Issue with pgvector: keeps inserting the same document over and over again

Hi!

I’m using n8n to populate a pgvector database with content I have produced in the past (newsletters, blog posts, videos, etc.).

I have a simple workflow that reads markdown files from disk and inserts them into pgvector if they haven’t been inserted before.

When I try with 1 item (using the Limit node), everything works as expected.
However, when I remove the Limit, n8n starts to continuously insert the same documents into the vector store over and over again.
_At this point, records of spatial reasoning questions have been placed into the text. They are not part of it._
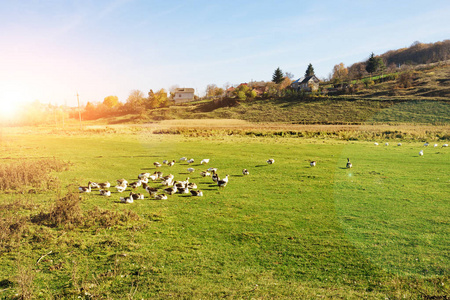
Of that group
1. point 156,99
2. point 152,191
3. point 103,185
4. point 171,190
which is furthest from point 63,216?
point 156,99

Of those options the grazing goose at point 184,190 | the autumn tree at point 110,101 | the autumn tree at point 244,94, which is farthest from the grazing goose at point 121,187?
the autumn tree at point 110,101

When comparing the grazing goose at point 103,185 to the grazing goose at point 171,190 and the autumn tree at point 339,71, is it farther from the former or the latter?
the autumn tree at point 339,71

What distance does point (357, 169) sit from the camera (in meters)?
22.5

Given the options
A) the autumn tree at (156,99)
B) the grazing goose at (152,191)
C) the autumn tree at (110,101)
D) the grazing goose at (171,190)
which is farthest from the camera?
the autumn tree at (110,101)

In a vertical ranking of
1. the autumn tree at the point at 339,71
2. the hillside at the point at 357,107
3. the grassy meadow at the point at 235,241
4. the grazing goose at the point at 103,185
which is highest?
the autumn tree at the point at 339,71

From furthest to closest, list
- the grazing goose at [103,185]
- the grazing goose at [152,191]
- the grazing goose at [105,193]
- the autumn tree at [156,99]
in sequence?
1. the autumn tree at [156,99]
2. the grazing goose at [103,185]
3. the grazing goose at [105,193]
4. the grazing goose at [152,191]

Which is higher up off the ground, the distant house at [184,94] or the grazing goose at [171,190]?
the distant house at [184,94]

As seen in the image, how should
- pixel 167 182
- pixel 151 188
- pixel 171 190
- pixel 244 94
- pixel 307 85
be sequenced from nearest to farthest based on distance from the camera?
pixel 151 188, pixel 171 190, pixel 167 182, pixel 244 94, pixel 307 85

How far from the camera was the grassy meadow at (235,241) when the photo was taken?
7.45 meters

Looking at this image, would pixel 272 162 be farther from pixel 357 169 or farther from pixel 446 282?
pixel 446 282

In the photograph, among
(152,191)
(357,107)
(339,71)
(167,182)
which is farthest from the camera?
(339,71)

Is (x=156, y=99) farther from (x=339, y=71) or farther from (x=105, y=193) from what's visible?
(x=105, y=193)

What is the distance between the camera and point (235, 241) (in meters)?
10.1

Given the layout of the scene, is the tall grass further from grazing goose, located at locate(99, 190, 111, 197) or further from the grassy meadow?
grazing goose, located at locate(99, 190, 111, 197)
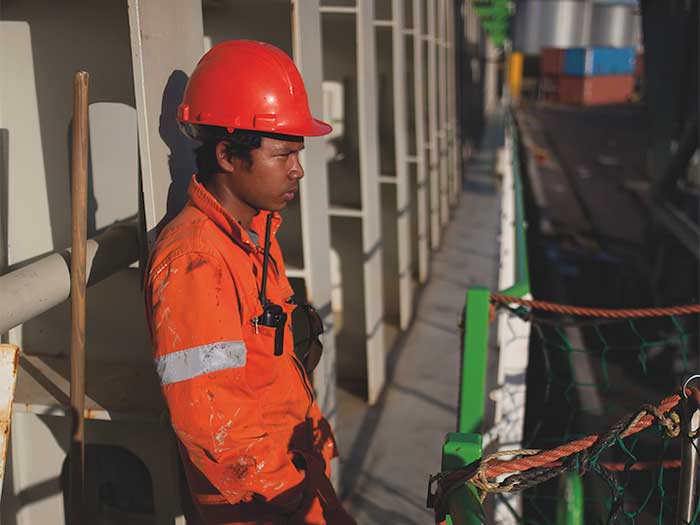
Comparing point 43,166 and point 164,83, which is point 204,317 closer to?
point 164,83

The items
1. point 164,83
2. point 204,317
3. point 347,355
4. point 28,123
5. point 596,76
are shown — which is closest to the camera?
point 204,317

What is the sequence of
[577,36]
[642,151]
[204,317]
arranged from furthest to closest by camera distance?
[577,36]
[642,151]
[204,317]

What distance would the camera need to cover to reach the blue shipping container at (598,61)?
40844 mm

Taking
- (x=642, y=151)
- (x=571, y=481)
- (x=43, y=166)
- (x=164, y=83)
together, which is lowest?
(x=642, y=151)

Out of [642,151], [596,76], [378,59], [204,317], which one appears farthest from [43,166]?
[596,76]

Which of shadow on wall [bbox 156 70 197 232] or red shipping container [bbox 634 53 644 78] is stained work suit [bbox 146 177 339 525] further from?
red shipping container [bbox 634 53 644 78]

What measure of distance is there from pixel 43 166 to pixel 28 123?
18cm

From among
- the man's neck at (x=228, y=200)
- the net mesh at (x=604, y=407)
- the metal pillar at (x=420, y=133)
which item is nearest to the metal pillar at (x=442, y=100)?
the metal pillar at (x=420, y=133)

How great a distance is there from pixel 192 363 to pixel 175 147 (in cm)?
99

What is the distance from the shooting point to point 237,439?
210 cm

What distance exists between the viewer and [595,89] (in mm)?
41719

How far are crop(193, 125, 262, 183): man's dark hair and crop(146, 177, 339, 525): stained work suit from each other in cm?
10

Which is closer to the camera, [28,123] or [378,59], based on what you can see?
[28,123]

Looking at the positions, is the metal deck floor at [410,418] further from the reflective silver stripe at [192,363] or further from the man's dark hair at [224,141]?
the man's dark hair at [224,141]
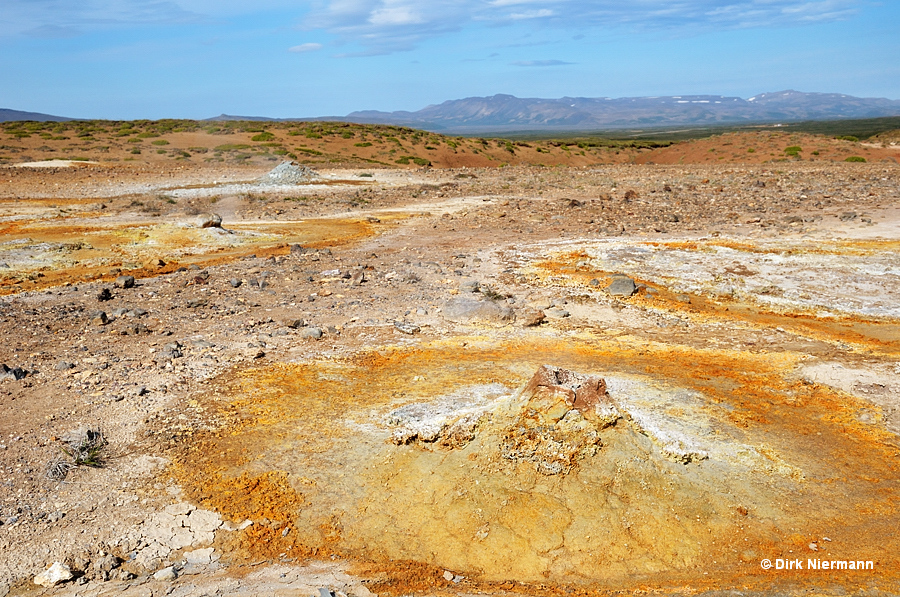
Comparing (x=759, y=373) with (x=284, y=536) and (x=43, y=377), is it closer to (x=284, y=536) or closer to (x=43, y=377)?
(x=284, y=536)

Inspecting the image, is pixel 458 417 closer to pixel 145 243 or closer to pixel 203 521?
pixel 203 521

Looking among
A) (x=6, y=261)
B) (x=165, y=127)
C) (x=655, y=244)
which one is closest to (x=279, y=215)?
(x=6, y=261)

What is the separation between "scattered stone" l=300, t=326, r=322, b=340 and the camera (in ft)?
27.2

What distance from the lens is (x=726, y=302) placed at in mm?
9977

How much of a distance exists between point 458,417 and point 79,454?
2977 millimetres

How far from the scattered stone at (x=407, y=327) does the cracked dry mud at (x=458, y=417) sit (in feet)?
0.10

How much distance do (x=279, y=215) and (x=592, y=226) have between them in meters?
8.33

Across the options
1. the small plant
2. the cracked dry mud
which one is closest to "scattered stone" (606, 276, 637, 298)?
the cracked dry mud

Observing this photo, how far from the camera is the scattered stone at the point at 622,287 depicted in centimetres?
1000

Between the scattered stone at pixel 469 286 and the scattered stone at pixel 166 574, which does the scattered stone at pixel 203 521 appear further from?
the scattered stone at pixel 469 286

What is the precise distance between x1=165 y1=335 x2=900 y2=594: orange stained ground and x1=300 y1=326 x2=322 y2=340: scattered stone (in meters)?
0.94

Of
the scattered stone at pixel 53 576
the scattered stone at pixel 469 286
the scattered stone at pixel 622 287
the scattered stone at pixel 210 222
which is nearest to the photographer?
the scattered stone at pixel 53 576

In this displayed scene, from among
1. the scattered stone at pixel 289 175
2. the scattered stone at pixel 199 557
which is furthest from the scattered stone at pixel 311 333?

In the logs for pgvector, I see the following message repeating:

pgvector-1  | 2024-10-16 10:45:27.215 UTC [3104] ERROR:  column "collection_id" of relation "items" already exists
pgvector-1  | 2024-10-16 10:45:27.215 UTC [3104] STATEMENT:
pgvector-1  |           CREATE TABLE IF NOT EXISTS n8n_vector_collections (
pgvector-1  |             uuid uuid NOT NULL DEFAULT uuid_generate_v4() PRIMARY KEY,
pgvector-1  |             name character varying,
pgvector-1  |             cmetadata jsonb
pgvector-1  |           );
pgvector-1  |
pgvector-1  |           CREATE INDEX IF NOT EXISTS idx_n8n_vector_collections_name ON n8n_vector_collections(name);
pgvector-1  |
pgvector-1  |           ALTER TABLE items
pgvector-1  |             ADD COLUMN collection_id uuid;
pgvector-1  |
pgvector-1  |           ALTER TABLE items
pgvector-1  |             ADD CONSTRAINT items_collection_id_fkey
pgvector-1  |             FOREIGN KEY (collection_id)
pgvector-1  |             REFERENCES n8n_vector_collections(uuid)
pgvector-1  |             ON DELETE CASCADE;
pgvector-1  |
pgvector-1  | 2024-10-16 10:45:35.593 UTC [3107] ERROR:  column "collection_id" of relation "items" already exists
pgvector-1  | 2024-10-16 10:45:35.593 UTC [3107] STATEMENT:
pgvector-1  |           CREATE TABLE IF NOT EXISTS n8n_vector_collections (
pgvector-1  |             uuid uuid NOT NULL DEFAULT uuid_generate_v4() PRIMARY KEY,
pgvector-1  |             name character varying,
pgvector-1  |             cmetadata jsonb
pgvector-1  |           );
pgvector-1  |
pgvector-1  |           CREATE INDEX IF NOT EXISTS idx_n8n_vector_collections_name ON n8n_vector_collections(name);
pgvector-1  |
pgvector-1  |           ALTER TABLE items
pgvector-1  |             ADD COLUMN collection_id uuid;
pgvector-1  |
pgvector-1  |           ALTER TABLE items
pgvector-1  |             ADD CONSTRAINT items_collection_id_fkey
pgvector-1  |             FOREIGN KEY (collection_id)
pgvector-1  |             REFERENCES n8n_vector_collections(uuid)
pgvector-1  |             ON DELETE CASCADE;

I’m not sure if that is related to my workflow or a bug within n8n.
Any assistance is greatly appreciated!

Workflow

Information on your n8n setup

  • n8n version: 1.63.4
  • Database (default: SQLite): SQLite
  • n8n EXECUTIONS_PROCESS setting (default: own, main): default (unchanged)
  • Running n8n via (Docker, npm, n8n cloud, desktop app): Docker compose
  • Operating system: macOS 15.0

Hey @xavierd , you might find the following tutorial useful, https://www.youtube.com/watch?v=PEI_ePNNfJQ. The part discussing populating the Vector database starts from ~11 min.

I had the same issue, deleting it using a query works fine for me.

This topic was automatically closed 90 days after the last reply. New replies are no longer allowed.